Before I get into that, let me pause and give a little background to the story.  Jenna, the book's narrator, is pretty screwed-up in the Department of Parental Nurture.  She was abandoned by her mother at an early age and then raised by her grandmother after her father "fell into whiskey like it was his religion."  Whether she'll admit it or not, she's spent most of her life looking for stability and love.  Ultimately, she finds that within herself and the zen quiet of her yoga.  Billy, on the other hand, comes from a loud, boisterous Scottish family, heavy on the clannish aspect.  How loud and how boisterous?  Billy's father, nicknamed The Major, likes to TALK IN ALL CAPS, that's how loud.  The couple have a "meet cute" moment when Billy, an app developer, shows up at a yoga class taught by Jenna.  Billy is "stuffed into a leotard and yoga pants that are entirely too small and striped in pink."  Women's yoga pants, in other words.
      "No, no, these are unigendered yoga clothes. Okay for both genders."
      "Nope," I tell him. "Those are definitely women's."
      "WHAT?" he says.  "Oh, for fuck's sake."
      "You didn't know?"
      Billy looks down at himself in horror like he still can't quite believe it. "It's my sister, Gretchen. She's quite the prankster. Sent me to check out the hot yoga teacher and then dressed me up like a poof."
Readers of Netzer's full-length novels, Shine Shine Shine and How to Tell Toledo From the Night Sky, will smile in recognition of this typical painful-sweet romantic moment which characterizes her work.  Men and women fumble toward each other, nerves a-jangle and insecurities flapping naked in the breeze, but somehow it all falls together with a sweet sigh.

Which is not to say Netzer's fiction is all sugar-sprinkled cupcakes.  Death, despair and depression are all bit players hanging out in the wings waiting for their cue to take the stage.  In the case of Everybody's Baby, you just know things are going to fall apart after Billy conceives of his Big Brilliant Idea.

You see, after a couple years of marriage, the couple comes to the shattering realization that Jenna has "malformed fallopian tubes," making it impossible for them to conceive their own child.  In vitro fertilization costs $40,000--money they just don't have.  Billy may be a brilliant software designer, but he gives away most of his apps for free.  They seem to be facing a childless future...but then they have this discussion:
      “There has to be another way to raise funds.”

---

— DO THIS —
Continue the review of Everybody's Baby from the point where it stops. The listing that follows comes from a separate source and has no connection to the review.

— DATASET SECTION —

---

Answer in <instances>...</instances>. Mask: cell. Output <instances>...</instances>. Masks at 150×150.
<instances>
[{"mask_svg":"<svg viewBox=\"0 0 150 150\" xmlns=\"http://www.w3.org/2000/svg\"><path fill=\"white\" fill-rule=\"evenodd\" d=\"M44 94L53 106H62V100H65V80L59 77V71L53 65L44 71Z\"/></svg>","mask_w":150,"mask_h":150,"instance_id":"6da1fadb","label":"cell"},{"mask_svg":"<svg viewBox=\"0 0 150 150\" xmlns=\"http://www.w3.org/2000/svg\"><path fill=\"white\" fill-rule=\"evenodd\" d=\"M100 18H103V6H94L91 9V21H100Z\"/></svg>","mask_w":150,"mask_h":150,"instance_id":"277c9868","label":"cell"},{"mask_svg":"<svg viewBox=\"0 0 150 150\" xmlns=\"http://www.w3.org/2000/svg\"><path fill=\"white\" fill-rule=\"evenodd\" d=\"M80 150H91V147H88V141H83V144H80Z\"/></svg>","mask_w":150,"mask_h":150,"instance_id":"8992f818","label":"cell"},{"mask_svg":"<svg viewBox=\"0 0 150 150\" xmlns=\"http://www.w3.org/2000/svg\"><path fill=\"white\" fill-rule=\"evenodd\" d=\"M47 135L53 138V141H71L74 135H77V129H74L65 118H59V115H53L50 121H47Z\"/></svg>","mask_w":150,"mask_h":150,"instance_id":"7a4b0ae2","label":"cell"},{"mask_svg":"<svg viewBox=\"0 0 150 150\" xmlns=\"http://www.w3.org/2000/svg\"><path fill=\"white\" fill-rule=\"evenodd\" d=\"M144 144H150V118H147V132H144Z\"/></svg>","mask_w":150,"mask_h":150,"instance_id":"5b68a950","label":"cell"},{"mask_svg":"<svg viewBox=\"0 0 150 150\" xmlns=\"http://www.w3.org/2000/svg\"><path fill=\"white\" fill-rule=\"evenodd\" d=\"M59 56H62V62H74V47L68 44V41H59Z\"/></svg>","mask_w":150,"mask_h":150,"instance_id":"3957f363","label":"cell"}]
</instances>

---

— EXERCISE RESULT —
      “Well, no one we know has forty thousand dollars to give us. Should we borrow it?”
      “With what for collateral? The baby?”
      “Yes, we’re going to borrow on the baby for the baby, by the baby, with the baby. And the winner gets: a baby!”
      Silence. The fan on Billy’s computer whirrs, the clock ticks, my heart beats. Billy takes a long breath in. I can hear it rasping in his throat.
      “Oh, holy shut the fuck up.” He breathes out.
      “Oh no. What?” I curl over to stand up and go across to look over his shoulder.
      “Shhhhhh,” he says, waving his hand around like he’s fighting off bees.
      “What? Tell me!”
      “SHUT UP, I SAY,” he says. “WOMAN, I WILL END YOU IF YOU SAY ANOTHER WORD.”
      Sometimes the Major comes through in Billy. I like it when that happens. He’s searching something. He’s clicking through … Kickstarter?
      “Billy, you’re not—”
      “Oh, I am,” he says. “I bloody am. It’s so great, I can’t believe no one’s done it already.”
      “You’re not going to fund our IVF with Kickstarter?”
Indeed, that's exactly what happens.  Jenna and Billy decide to raise the in vitro funds by crowd-sourcing bits of their baby to strangers on the internet.  Every Kickstarters comes with perks, but in the case of "everybody's baby," those benefits turn into something that is, at heart, rather terrifying--especially if you're one of those remaining few people on Planet Earth who believe we're all going to Hell with every Tweet and Tumbl.
      $10: You receive an invitation to appear waving in a crowd, captured on film for a segment in the baby’s first birthday video.
      $20: Your face or logo appears for 1 second during the baby’s first birthday video.
      $30: You can rub the pregnant belly, at a designated belly-rubbing station, on a designated rubbing day, to be determined.
      $200: 200 ounces of breast milk harvested from the mother after delivery (if there is any).
      $300: Take home the placenta to do with as you will.
      $500: The only copy of the ultrasound photo goes to you. What you do with it is your business.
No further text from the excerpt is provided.